18

I am currently looking into ways of using the fast single-precision floating-point reciprocal capability of various modern processors to compute a starting approximation for a 64-bit unsigned integer division based on fixed-point Newton-Raphson iterations. It requires computation of 264 / divisor, as accurately as possible, where the initial approximation must be smaller than, or equal to, the mathematical result, based on the requirements of the following fixed-point iterations. This means this computation needs to provide an underestimate. I currently have the following code, which works well, based on extensive testing:

#include <stdint.h> // import uint64_t
#include <math.h> // import nextafterf()

uint64_t divisor, recip;
float r, s, t;

t = uint64_to_float_ru (divisor); // ensure t >= divisor
r = 1.0f / t;
s = 0x1.0p64f * nextafterf (r, 0.0f);
recip = (uint64_t)s; // underestimate of 2**64 / divisor 

While this code is functional, it isn't exactly fast on most platforms. One obvious improvement, which requires a bit of machine-specific code, is to replace the division r = 1.0f / t with code that makes use of a fast floating-point reciprocal provided by the hardware. This can be augmented with iteration to produce a result that is within 1 ulp of the mathematical result, so an underestimate is produced in the context of the existing code. A sample implementation for x86_64 would be:

#include <xmmintrin.h>
/* Compute 1.0f/a almost correctly rounded. Halley iteration with cubic convergence */
inline float fast_recip_f32 (float a)
{
    __m128 t;
    float e, r;
    t = _mm_set_ss (a);
    t = _mm_rcp_ss (t);
    _mm_store_ss (&r, t);
    e = fmaf (r, -a, 1.0f);
    e = fmaf (e, e, e);
    r = fmaf (e, r, r);
    return r;
}

Implementations of nextafterf() are typically not performance optimized. On platforms where there are means to quickly re-interprete an IEEE 754 binary32 into an int32 and vice versa, via intrinsics float_as_int() and int_as_float(), we can combine use of nextafterf() and scaling as follows:

s = int_as_float (float_as_int (r) + 0x1fffffff);

Assuming these approaches are possible on a given platform, this leaves us with the conversions between float and uint64_t as major obstacles. Most platforms don't provide an instruction that performs a conversion from uint64_t to float with static rounding mode (here: towards positive infinity = up), and some don't offer any instructions to convert between uint64_t and floating-point types, making this a performance bottleneck.

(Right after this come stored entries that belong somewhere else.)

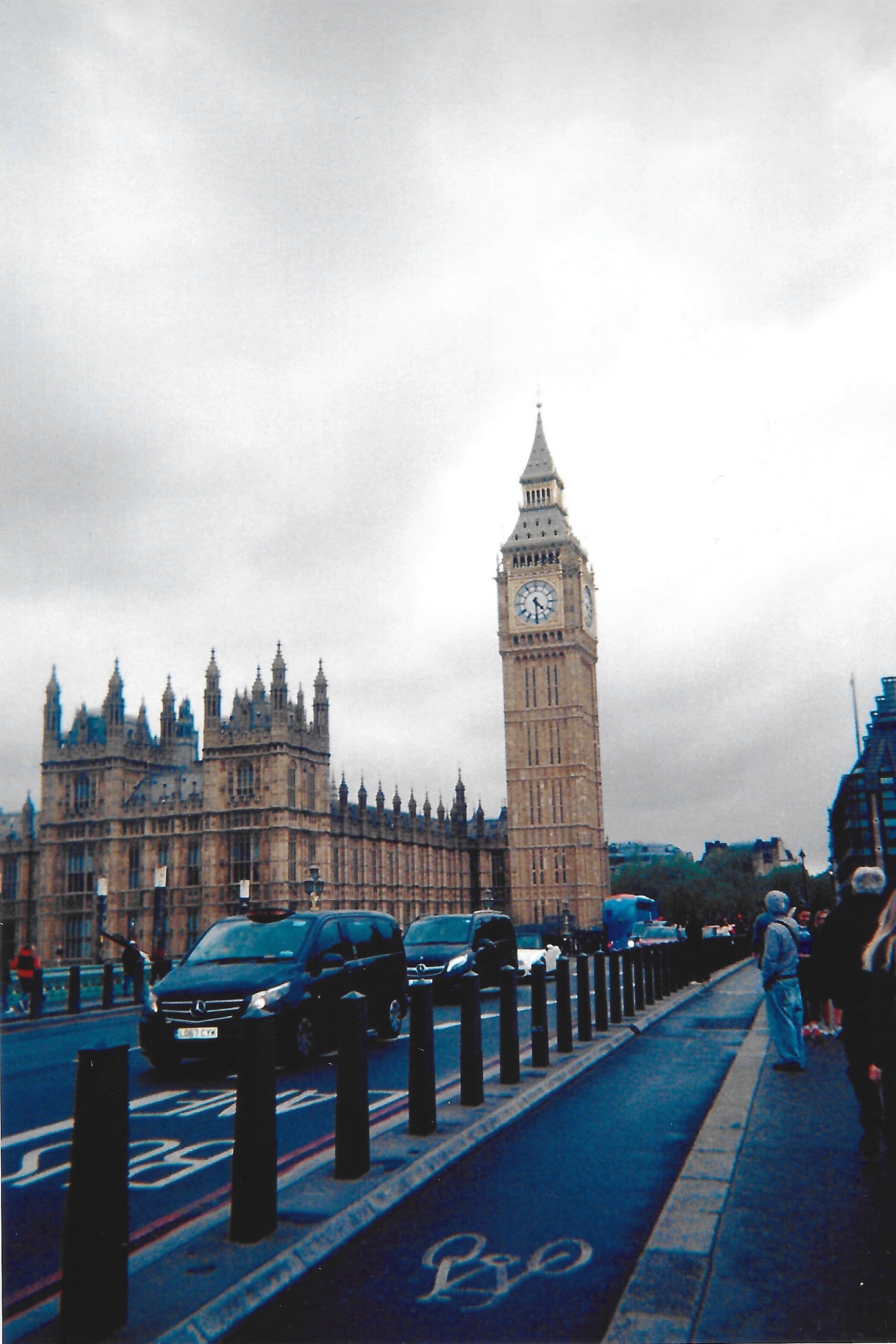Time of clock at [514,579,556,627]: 4:29
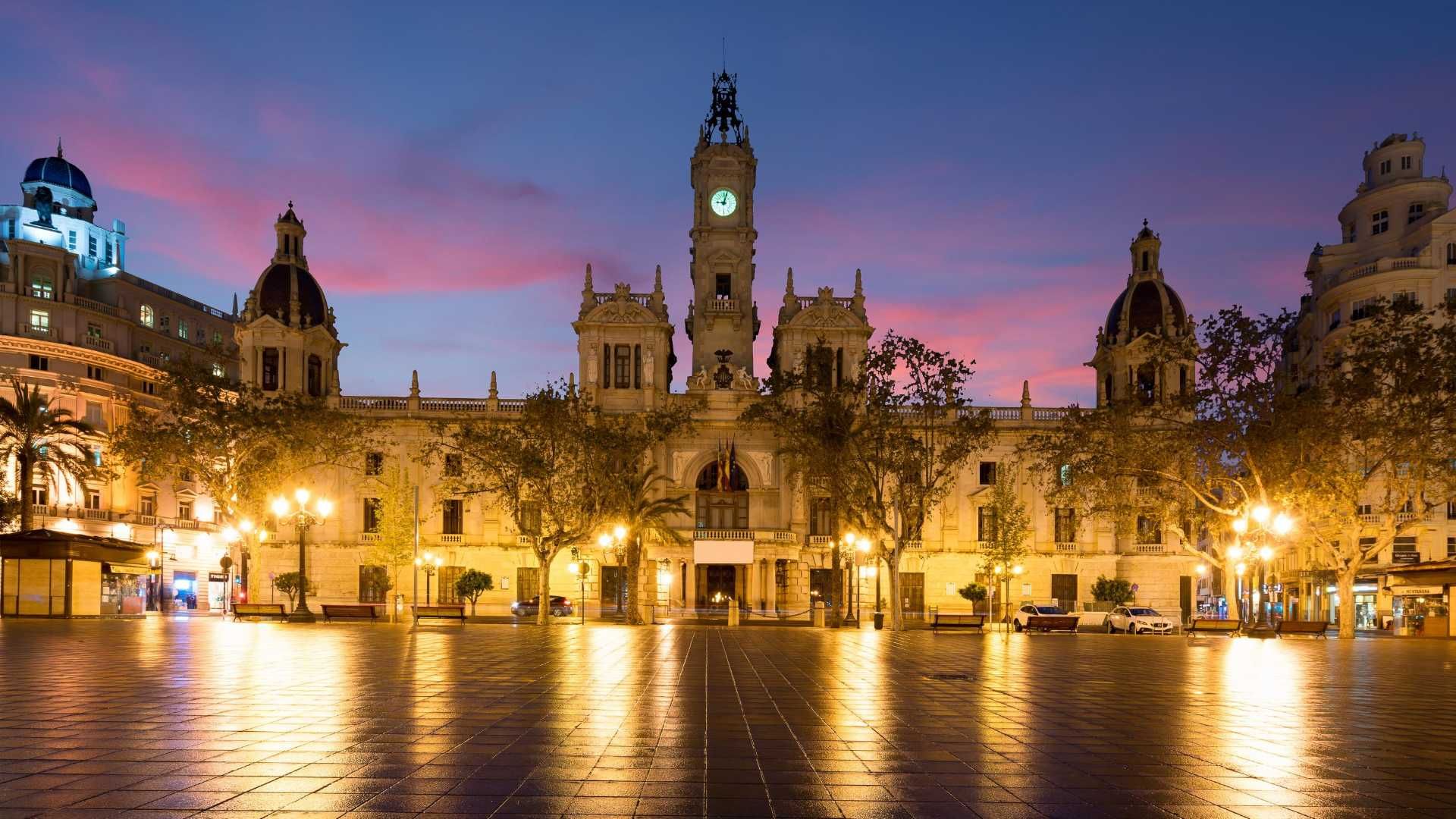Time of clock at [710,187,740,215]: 9:02
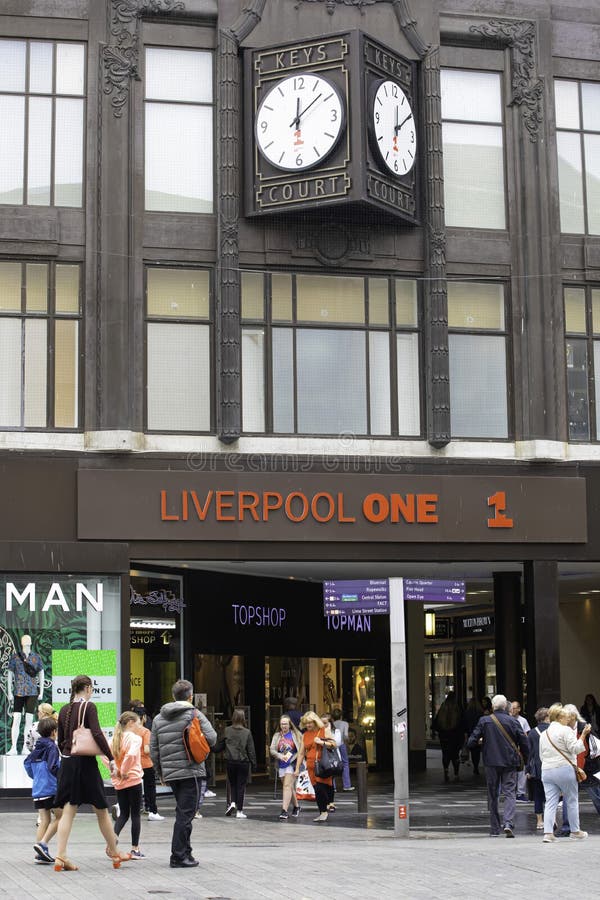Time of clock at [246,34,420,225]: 12:07
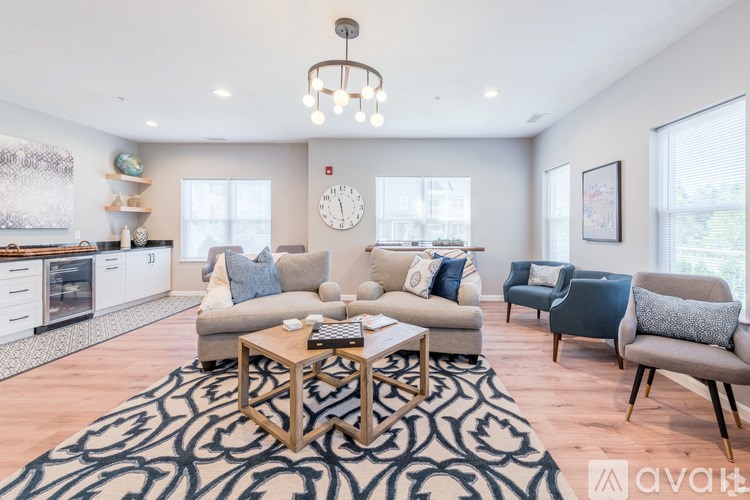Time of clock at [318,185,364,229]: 11:28
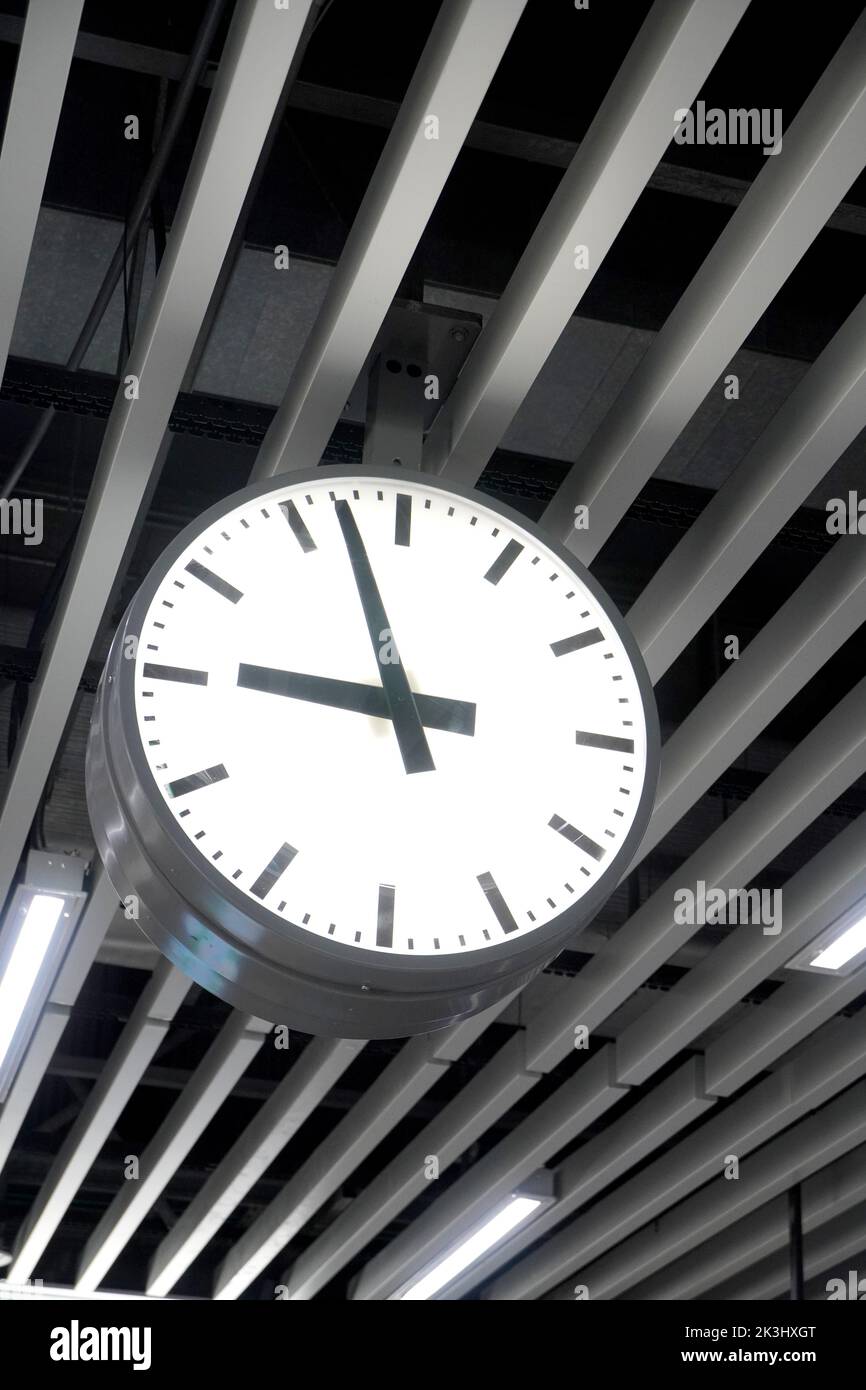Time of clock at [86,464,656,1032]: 8:57
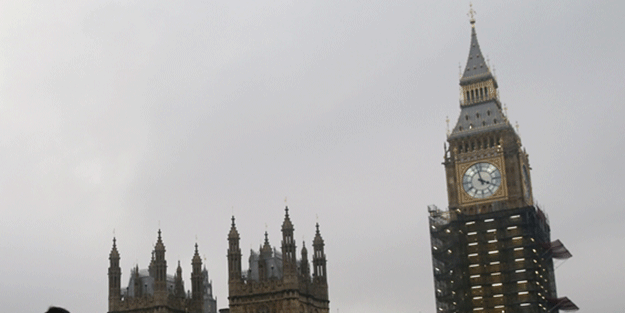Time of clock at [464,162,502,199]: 3:57
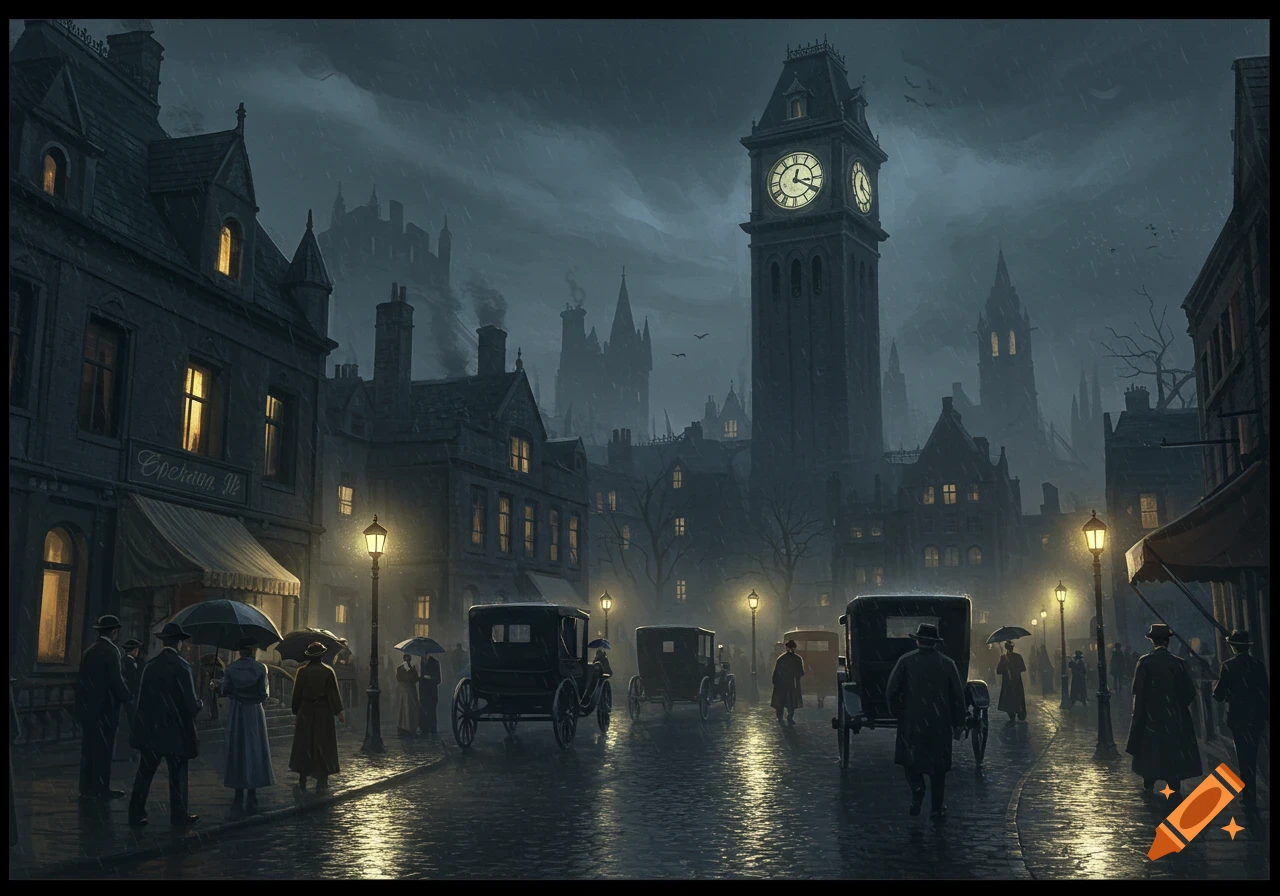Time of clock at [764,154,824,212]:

t = uint64_to_float_ru (divisor);
r = fast_recip_f32 (t);
s = int_as_float (float_as_int (r) + 0x1fffffff);
recip = (uint64_t)s; /* underestimate of 2**64 / divisor */

A portable, but slow, implementation of uint64_to_float_ru uses dynamic changes to FPU rounding mode:

#include <fenv.h>
#pragma STDC FENV_ACCESS ON

float uint64_to_float_ru (uint64_t a)
{
    float res;
    int curr_mode = fegetround ();
    fesetround (FE_UPWARD);
    res = (float)a;
    fesetround (curr_mode);
    return res;
}

I have looked into various splitting and bit-twiddling approaches to deal with the conversions (e.g. do the rounding on the integer side, then use a normal conversion to float which uses the IEEE 754 rounding mode round-to-nearest-or-even), but the overhead this creates makes this computation via fast floating-point reciprocal unappealing from a performance perspective. As it stands, it looks like I would be better off generating a starting approximation by using a classical LUT with interpolation, or a fixed-point polynomial approximation, and follow those up with a 32-bit fixed-point Newton-Raphson step.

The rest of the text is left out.